Dallas decanonized an entire season of itself.
For a perfect illustration of what a useless bit of nonsense "book canon" is, look at the
Star Wars Expanded Universe. Lucasfilm's licensing department claims that all SW books and comics are canonical, despite the fact that many of them contradicted the hell out of each other well before that decision was made, and that many of them have been contradicted by subsequent movies. So they've had to fudge it by making up some convoluted stuff about "levels of canon," so that some stories are more "real" than others. And then Lucas comes along and makes the
Clone Wars TV shows and blithely ignores what the allegedly canonical books have declared about the Clone Wars. Not to mention that the current
The Clone Wars 3D-animated series arguably decanonizes its 2D, article-less predecessor.

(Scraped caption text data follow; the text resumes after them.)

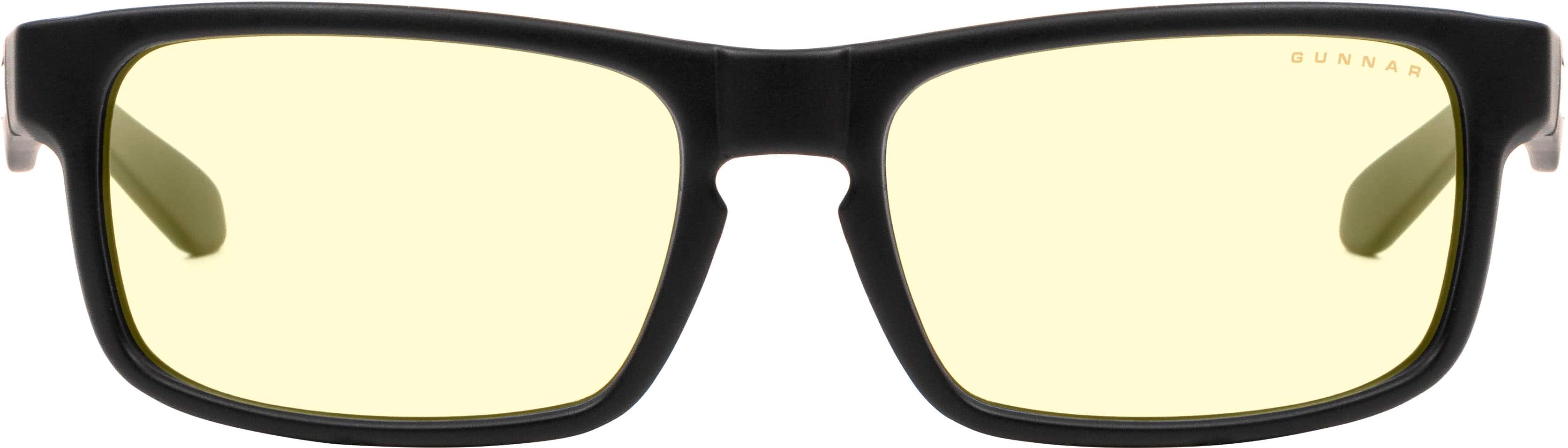 GUNNAR - Enigma Computer Glasses with Blue Light Reduction , Amber Lenses - Onyx - Image 8
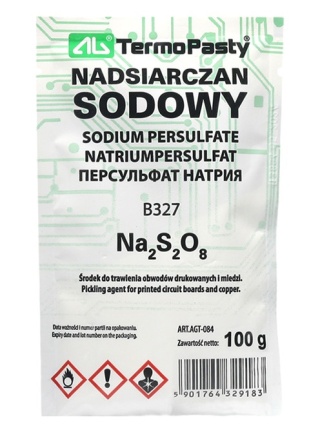 AG TermoPasty Nadsiarczan sodowy B3 wytrawiania obwodów drukowanych i miedzi27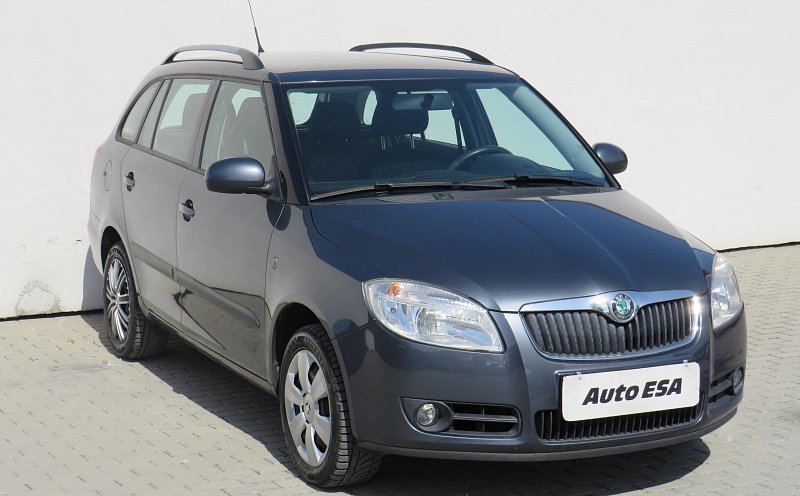 Škoda Fabia II 1.6i 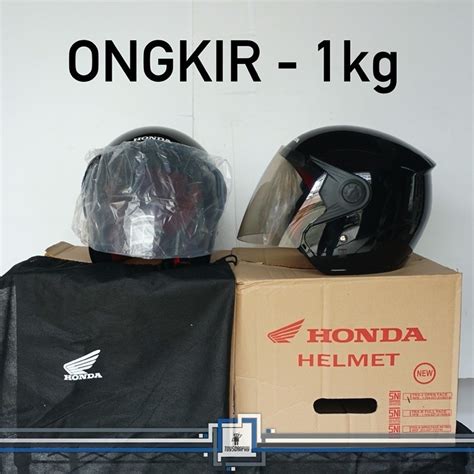 Jual Helm Honda TRX 3 TRX3 TRX 3 ORI SNI Half Face SUPER SALE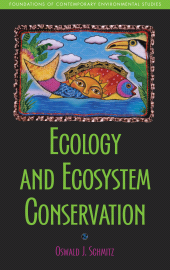 E-book, Ecology and Ecosystem Conservation, Princeton University Press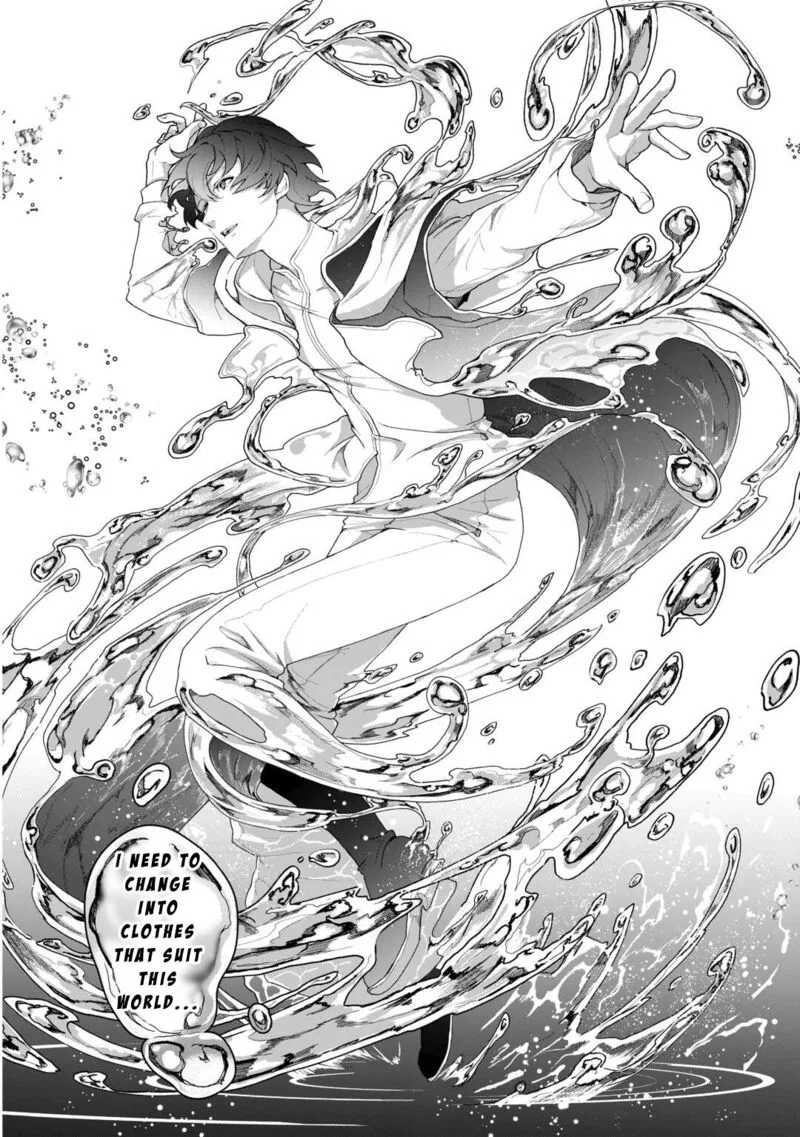 Isekai de Mizu no Dai Seirei Yattemasu. Chapter 1 page 12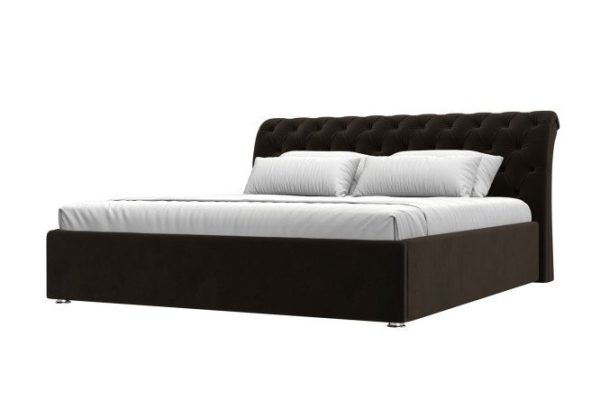 Bed with lifting mechanism Sicily brown 180x200 cm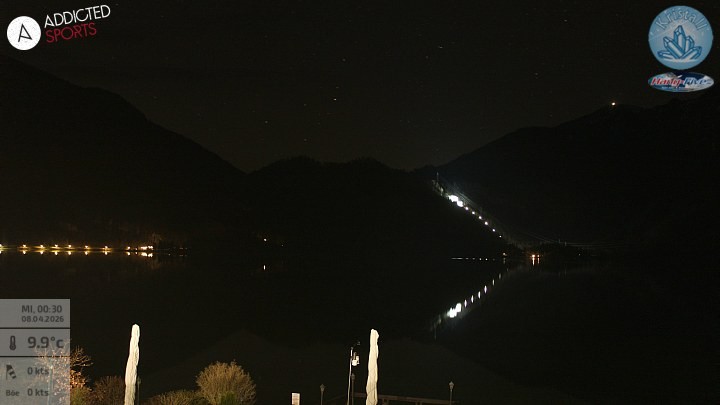 Archiv Foto Webcam Kristall Trimini: Kochelsee und Herzogstand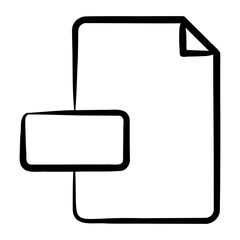 File Extensions Icon - obrazy, fototapety, plakaty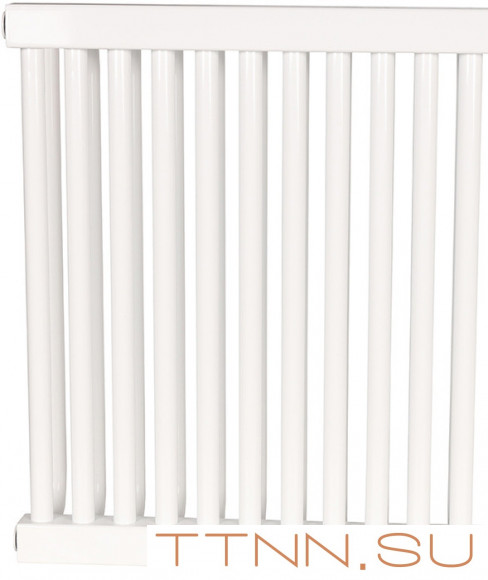 Стальной трубчатый радиатор 2-колончатый Rommer RST 2050/18 боковое подключение RAL9016 Стальной трубчатый радиатор 2-колончатый Rommer RST 2050/18 боковое подключение RAL9016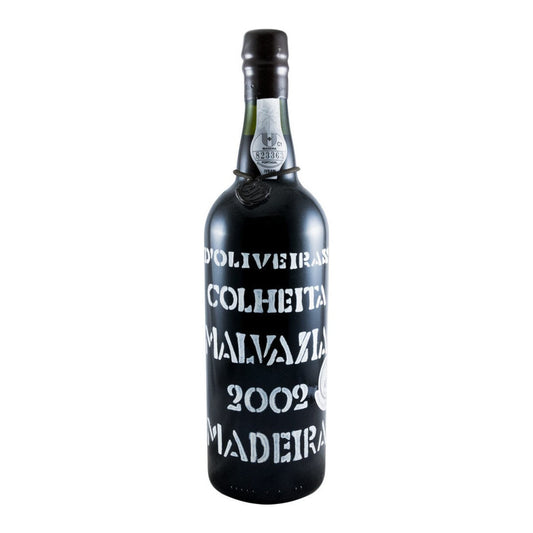 D'Oliveiras Colheita Malvasia Madeira Wine 2002 750ml 20% ABV
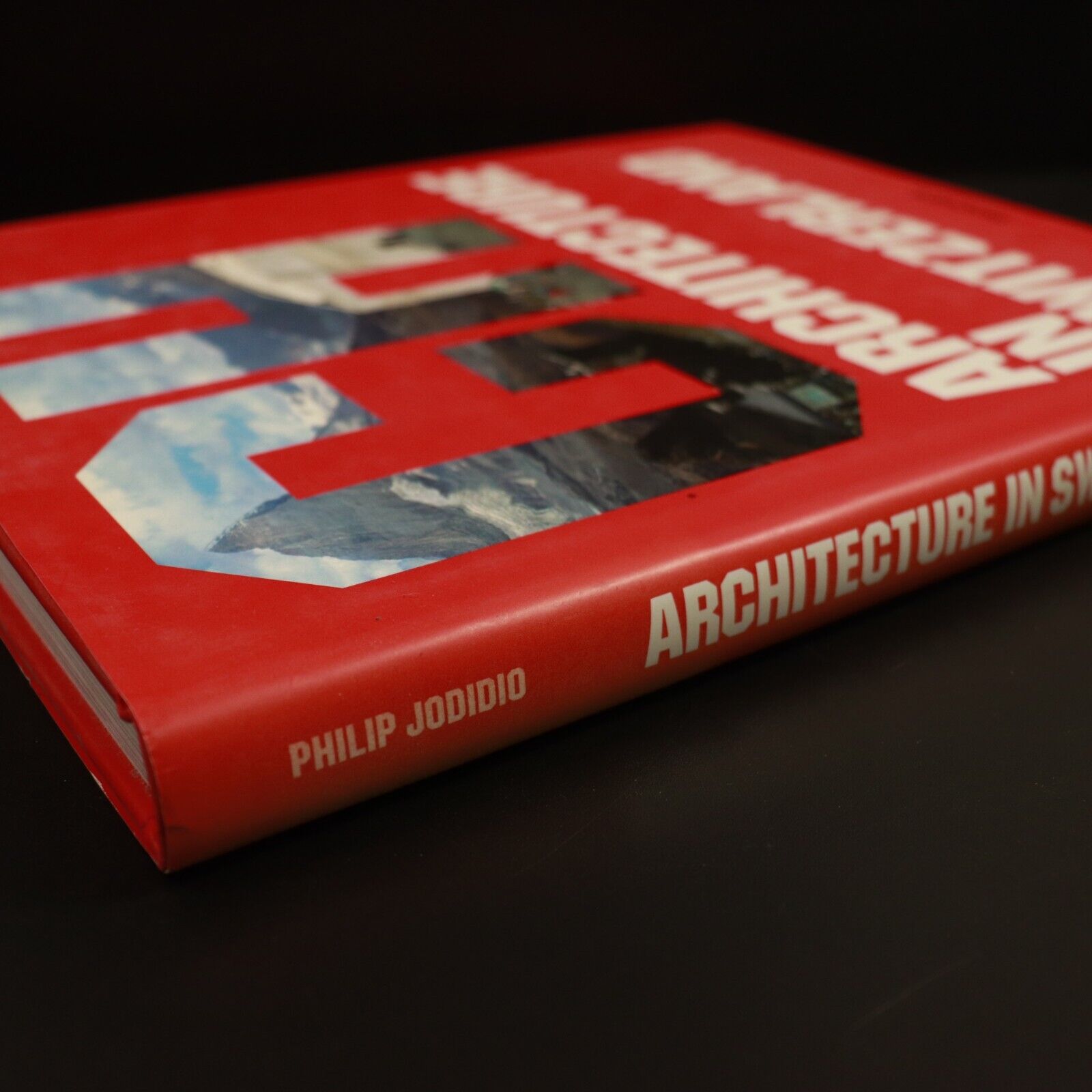 2006 Architecture In Switzerland by Philip Jodidio Architecture Reference Book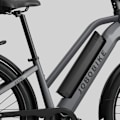 Miniatyrbild 4 av 10: Trekking elcykel JOBOBIKE Astra, 250W 36V 15Ah, Shimano 8S, Stöd för Bluetooth, Grå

So declaring the SW books and comics "canon" had exactly zero effect on their relevance to the filmic SW universe. It's just a meaningless sound. Declaring them "zygrex" would be just as useful. The only thing it means in practical terms is that the creators of SW tie-in fiction try to be consistent with each other's works as well as with filmed canon. And since that's mandatory for them, it creates all sorts of complications and convolutions as they try to reconcile all the inconsistencies and pretend it all fits together. In ST fiction, we have the freedom to make consistency optional, which gives us a lot more creative leeway, if you ask me.